Por meio de pesquisas e atividades relacionadas, a Alameda constrói redes e nutre relacionamentos, além de disseminar evidências e ideias para moldar debates, estratégias e políticas. Acreditamos que a pesquisa engajada hoje em dia não se trata apenas de produzir conhecimento; ela também é valiosa como meio de criar conexões e formar culturas políticas e morais que possam orientar estratégias de mudança social.
Assim, embora a pesquisa possa produzir percepções imediatas para informar políticas e práticas, seus efeitos sociais mais amplos, que podem expandir significativamente seu valor estratégico, geralmente levam mais tempo para se materializar.
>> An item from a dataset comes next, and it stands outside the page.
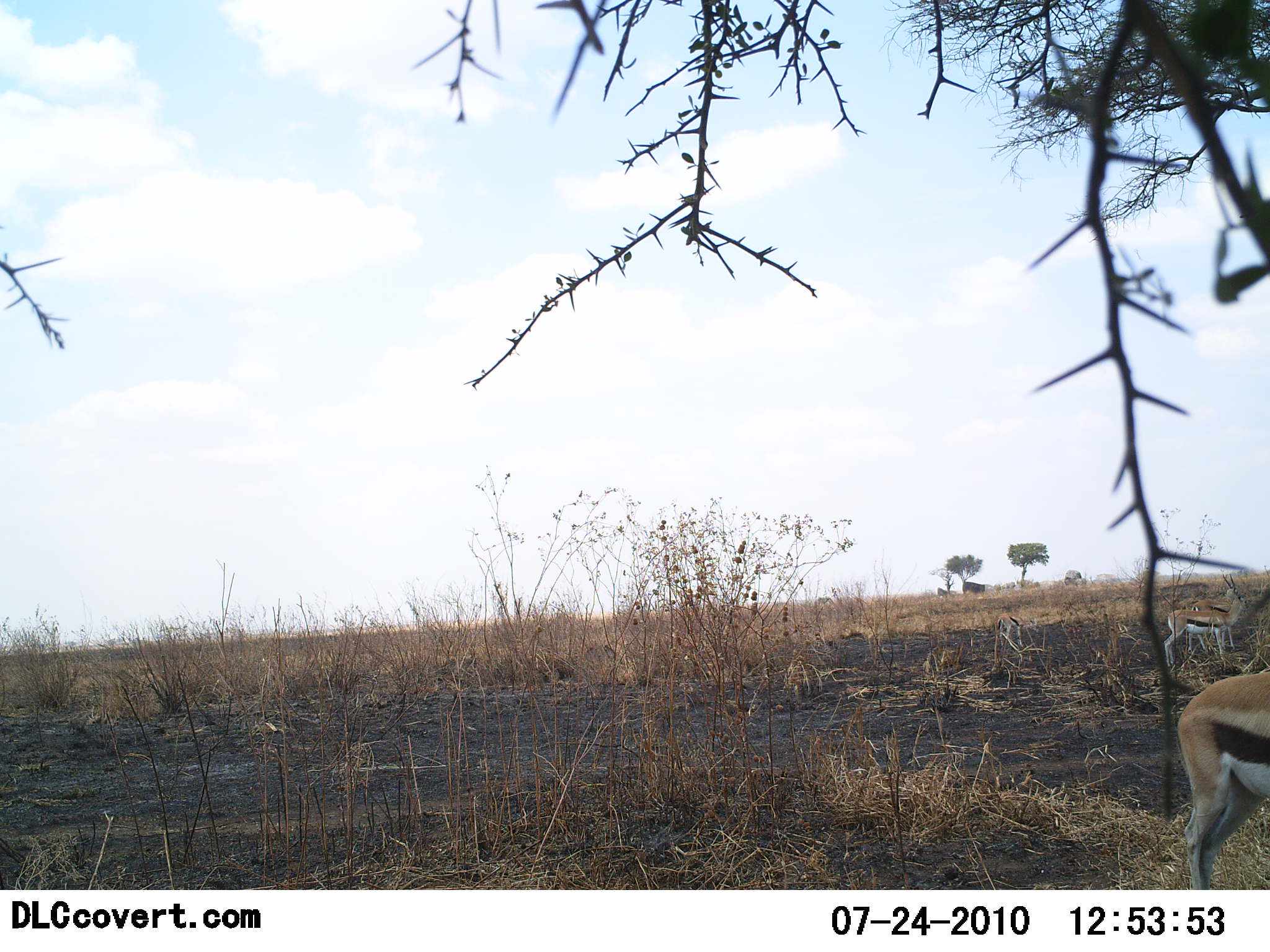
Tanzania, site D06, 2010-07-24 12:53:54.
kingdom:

Seu impacto se torna visível por meio das formas como redes, organizações, infraestruturas e relacionamentos mudam e por meio da influência dessas mudanças no discurso e na consciência do público.
É por isso que a Alameda busca a mudança por meio de vários caminhos, com ênfase na experimentação de novas ideias e métodos. Isso nos mantém receptivos aos contextos em mudança, abertos a novas percepções e informações e dispostos a desafiar nossas próprias suposições iniciais.
Em última análise, mudar o mundo não é um processo linear; requer organização coletiva e abertura à contingência.